= Major case squad =

Police department division

A major case squad is a division within some police departments. The detectives of these divisions typically investigate crimes beyond the scope of normal squads. These functions vary from department to department.

==New York City Police Department==
The major case squad of the New York City Police Department is located at One Police Plaza in Manhattan, New York City. The squad investigates the following types of cases:

- Art theft
- Burglary or attempted burglary of a bank or bank safe
- Burglary of truck contents over $100,000
- All commercial burglaries in which the value of the property stolen exceeds $100,000
- Kidnappings, as directed by the Chief of Detectives
- Larceny by extortion, or attempted larceny by extortion, from a bank
- Larceny of truck contents over $100,000.
- Robbery, or attempted robbery, of a bank by an armed perpetrator
- All robberies in warehouse depots, or similar locations, where the objects of the crime is a truck or its contents
- Robbery of truck and contents by hijacking

The New York City Major Case Squad does not normally investigate homicides: Those are generally conducted by precinct detective squads and borough homicide squads; the exceptions involve homicides committed by violent criminal organizations that fall under larger federal RICO investigations and prosecutions, as well as the murder of police officers.
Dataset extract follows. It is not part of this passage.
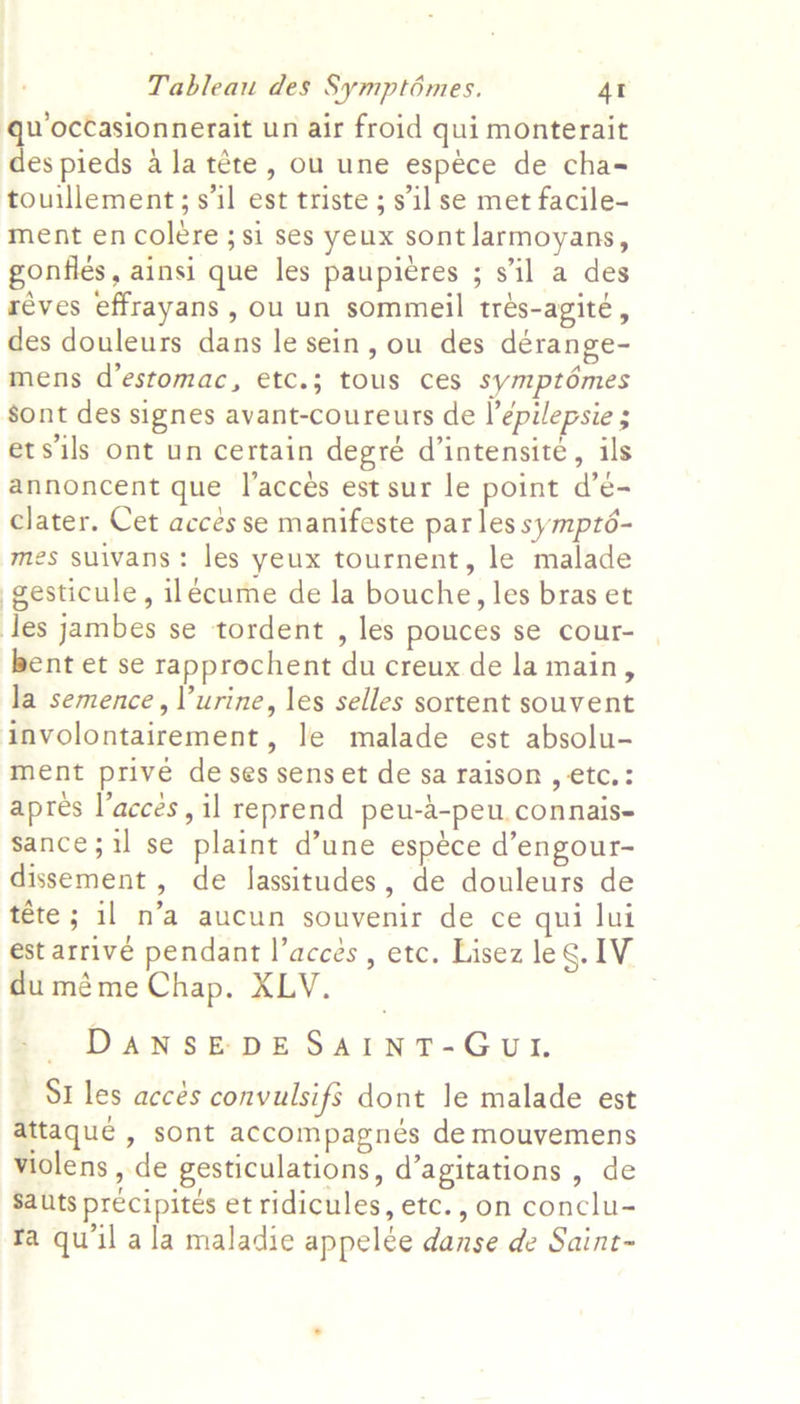 qu occasionnerait un air froid qui monterait des pieds ala téte, ou une espece de cha- touillement; s’il est triste ; s'il se met facile- ment en coleére ;si ses yeux sont larmoyans, goniles , ainsi que les paupieres ; sil a des reves effrayans , ou un sommeil tres-agité, des douleurs dans le sein, ou des dérange- mens d’estomac, etc.; tous ces symptdémes sont des signes avant-coureurs de l’épilepsie ; etsils ont un certain degré d’intensité, ils annoncent que I’acceés est sur le point d’é- clater. Cet accés se manifeste par les sympté- mes suivans: les yeux tournent, le malade gesticule, ilécume de la bouche, les bras et les jambes se tordent , les pouces se cour- bent et se rapprochent du creux de la main, la semence, Vurine, les selles sortent souvent involontairement, le malade est absolu- ment prive de ses sens et de sa raison , etc.: apres l’acces, il reprend peu-d-peu.connais- sance;il se plaint d’une espéce d’engour- dissement, de lassitudes, de douleurs de téte ; il n’a aucun souvenir de ce qui lui est arrive pendant l’acces , etc. Lisez leg. IV duméme Chap. XLV. DANSEDESAINT-GUI. St les accés convulsifs dont le malade est attaque , sont accompagnés de mouvemens violens , de gesticulations, d’agitations , de Sauts precipités et ridicules, etc., on conclu- fa qu'il ala maladie appelée danse de Saint-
On the matter of the homicides of police officers, the major case squad was originally formed in response to the wave of assassinations of police officers in the late 1960s and early 1970s. The ultimate responsibility for any homicide case in NYC rests with the precinct detective squad concerned, but the major case squad has historically played a large and important role in the investigation of any homicide of an NYC police officer.

==St. Louis==
The Major Case Squad of Greater St. Louis was formed in 1965 and is a multi-departmental unit charged with investigating major crimes in six Missouri and four Illinois counties. The squad brings together specially trained, and highly experienced investigators and averages an 80% clearance rate.